Anatomy of a Function (Option 1):
Commands within function are not saved to an object.
Function results are automatically ‘kicked out’ as output.
Function_Name <- function(input_1, input_2, etc){
command 1 to do "stuff" to inputs |>
command 2 to do "stuff" to inputs |>
command 3 to do "stuff" to inputs |> etc. # output is autmatically "kicked out"
}
Anatomy of a Function (Option 2 - Shown in Week 5 Lecture):
Commands within function are saved to an object.
Function ends with name of object so that results are ‘kicked out’ as output.
Function_Name <- function(input_1, input_2, etc){
output <- command 1 to do "stuff" to inputs |>
command 2 to do "stuff" to inputs |>
command 3 to do "stuff" to inputs |> etc.
output # end with name of output so that it is "kicked out" of function
}
Box Office Mojo Data Cleaning Steps
Examine .csv file to determine number of rows to skip
Import raw .csv file and skip header rows above variable names
Select useful columns (Columns 1, 4, 7, and 9):
1: Date
4: Top 10 Gross- <chr> variable with nuisance characters to be removed ($, ,)

_Dataset entries:_
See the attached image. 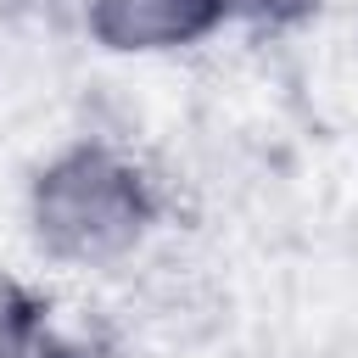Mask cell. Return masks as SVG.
<instances>
[{"mask_svg": "<svg viewBox=\"0 0 358 358\" xmlns=\"http://www.w3.org/2000/svg\"><path fill=\"white\" fill-rule=\"evenodd\" d=\"M39 241L62 257H112L145 224L140 179L106 151H73L39 179Z\"/></svg>", "mask_w": 358, "mask_h": 358, "instance_id": "1", "label": "cell"}, {"mask_svg": "<svg viewBox=\"0 0 358 358\" xmlns=\"http://www.w3.org/2000/svg\"><path fill=\"white\" fill-rule=\"evenodd\" d=\"M229 0H101L95 6V34L117 50H157V45H185L207 34Z\"/></svg>", "mask_w": 358, "mask_h": 358, "instance_id": "2", "label": "cell"}, {"mask_svg": "<svg viewBox=\"0 0 358 358\" xmlns=\"http://www.w3.org/2000/svg\"><path fill=\"white\" fill-rule=\"evenodd\" d=\"M28 341H34V302L0 280V358H28Z\"/></svg>", "mask_w": 358, "mask_h": 358, "instance_id": "3", "label": "cell"}]
</instances>
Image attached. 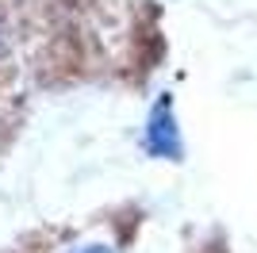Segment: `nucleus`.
<instances>
[{
	"mask_svg": "<svg viewBox=\"0 0 257 253\" xmlns=\"http://www.w3.org/2000/svg\"><path fill=\"white\" fill-rule=\"evenodd\" d=\"M142 154L154 161H181L184 158V135H181V119H177V104L169 92H161L146 111L142 123Z\"/></svg>",
	"mask_w": 257,
	"mask_h": 253,
	"instance_id": "obj_1",
	"label": "nucleus"
},
{
	"mask_svg": "<svg viewBox=\"0 0 257 253\" xmlns=\"http://www.w3.org/2000/svg\"><path fill=\"white\" fill-rule=\"evenodd\" d=\"M62 253H119L111 242H100V238H92V242H77V245H69V249H62Z\"/></svg>",
	"mask_w": 257,
	"mask_h": 253,
	"instance_id": "obj_2",
	"label": "nucleus"
},
{
	"mask_svg": "<svg viewBox=\"0 0 257 253\" xmlns=\"http://www.w3.org/2000/svg\"><path fill=\"white\" fill-rule=\"evenodd\" d=\"M4 42L8 39H4V23H0V58H4Z\"/></svg>",
	"mask_w": 257,
	"mask_h": 253,
	"instance_id": "obj_3",
	"label": "nucleus"
}]
</instances>
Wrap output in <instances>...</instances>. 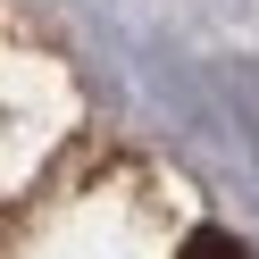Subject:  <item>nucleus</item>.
Masks as SVG:
<instances>
[{
	"instance_id": "1",
	"label": "nucleus",
	"mask_w": 259,
	"mask_h": 259,
	"mask_svg": "<svg viewBox=\"0 0 259 259\" xmlns=\"http://www.w3.org/2000/svg\"><path fill=\"white\" fill-rule=\"evenodd\" d=\"M176 259H259V251H242V242L226 234V226H201V234H192V242H184Z\"/></svg>"
}]
</instances>
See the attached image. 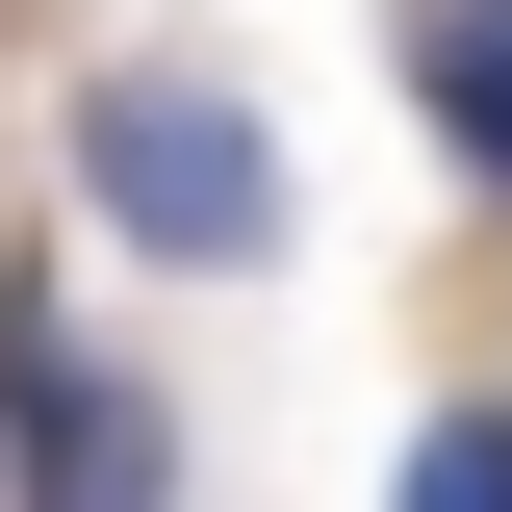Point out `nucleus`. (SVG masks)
I'll return each instance as SVG.
<instances>
[{
    "mask_svg": "<svg viewBox=\"0 0 512 512\" xmlns=\"http://www.w3.org/2000/svg\"><path fill=\"white\" fill-rule=\"evenodd\" d=\"M0 461H26V487H77V512H128V487H154L180 436H154V410H128V384L77 359L52 308H0Z\"/></svg>",
    "mask_w": 512,
    "mask_h": 512,
    "instance_id": "nucleus-2",
    "label": "nucleus"
},
{
    "mask_svg": "<svg viewBox=\"0 0 512 512\" xmlns=\"http://www.w3.org/2000/svg\"><path fill=\"white\" fill-rule=\"evenodd\" d=\"M77 205H103L128 256L231 282V256H282V128H256L205 52H128V77H77Z\"/></svg>",
    "mask_w": 512,
    "mask_h": 512,
    "instance_id": "nucleus-1",
    "label": "nucleus"
},
{
    "mask_svg": "<svg viewBox=\"0 0 512 512\" xmlns=\"http://www.w3.org/2000/svg\"><path fill=\"white\" fill-rule=\"evenodd\" d=\"M410 103H436V154L512 205V0H410Z\"/></svg>",
    "mask_w": 512,
    "mask_h": 512,
    "instance_id": "nucleus-3",
    "label": "nucleus"
},
{
    "mask_svg": "<svg viewBox=\"0 0 512 512\" xmlns=\"http://www.w3.org/2000/svg\"><path fill=\"white\" fill-rule=\"evenodd\" d=\"M410 512H512V410H436L410 436Z\"/></svg>",
    "mask_w": 512,
    "mask_h": 512,
    "instance_id": "nucleus-4",
    "label": "nucleus"
}]
</instances>
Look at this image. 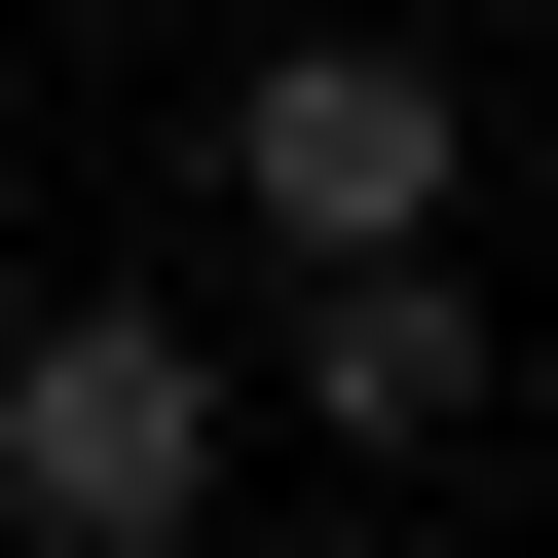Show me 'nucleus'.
Listing matches in <instances>:
<instances>
[{"label":"nucleus","mask_w":558,"mask_h":558,"mask_svg":"<svg viewBox=\"0 0 558 558\" xmlns=\"http://www.w3.org/2000/svg\"><path fill=\"white\" fill-rule=\"evenodd\" d=\"M223 223H299V260L447 223V75H410V38H260V75H223Z\"/></svg>","instance_id":"f03ea898"},{"label":"nucleus","mask_w":558,"mask_h":558,"mask_svg":"<svg viewBox=\"0 0 558 558\" xmlns=\"http://www.w3.org/2000/svg\"><path fill=\"white\" fill-rule=\"evenodd\" d=\"M299 410H336V447H447V410H484V299H447L410 223H373V260H299Z\"/></svg>","instance_id":"7ed1b4c3"},{"label":"nucleus","mask_w":558,"mask_h":558,"mask_svg":"<svg viewBox=\"0 0 558 558\" xmlns=\"http://www.w3.org/2000/svg\"><path fill=\"white\" fill-rule=\"evenodd\" d=\"M0 521L38 558H186L223 521V336L186 299H38L0 336Z\"/></svg>","instance_id":"f257e3e1"}]
</instances>
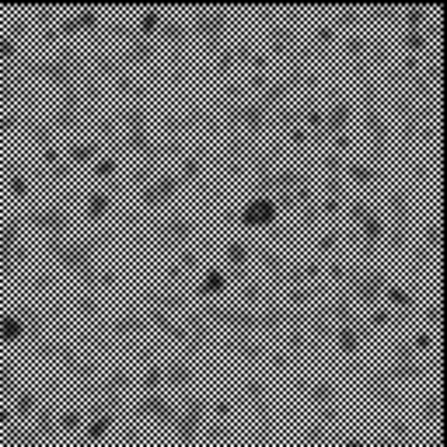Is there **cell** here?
<instances>
[{
  "label": "cell",
  "instance_id": "obj_2",
  "mask_svg": "<svg viewBox=\"0 0 447 447\" xmlns=\"http://www.w3.org/2000/svg\"><path fill=\"white\" fill-rule=\"evenodd\" d=\"M217 287H220V273H210V283L203 290H217Z\"/></svg>",
  "mask_w": 447,
  "mask_h": 447
},
{
  "label": "cell",
  "instance_id": "obj_1",
  "mask_svg": "<svg viewBox=\"0 0 447 447\" xmlns=\"http://www.w3.org/2000/svg\"><path fill=\"white\" fill-rule=\"evenodd\" d=\"M276 217V203L273 199H252L245 206V224H255V228H262V224H273Z\"/></svg>",
  "mask_w": 447,
  "mask_h": 447
}]
</instances>
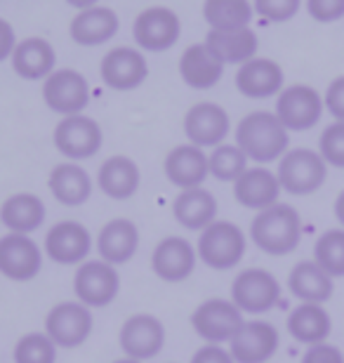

_Given problem:_ Reproduce the function notes from "Function results are" to "are saved to an object.", renaming "Function_Name" to "My_Function".

_Task output:_
Function results are automatically ‘kicked out’ as output.
My_Function <- function(input_1, input_2, etc){
command 1 to do "stuff" to inputs |>
command 2 to do "stuff" to inputs |>
command 3 to do "stuff" to inputs |> etc. # output is autmatically "kicked out"
}
Anatomy of a Function (Option 2 - Shown in Week 5 Lecture):
Commands within function are saved to an object.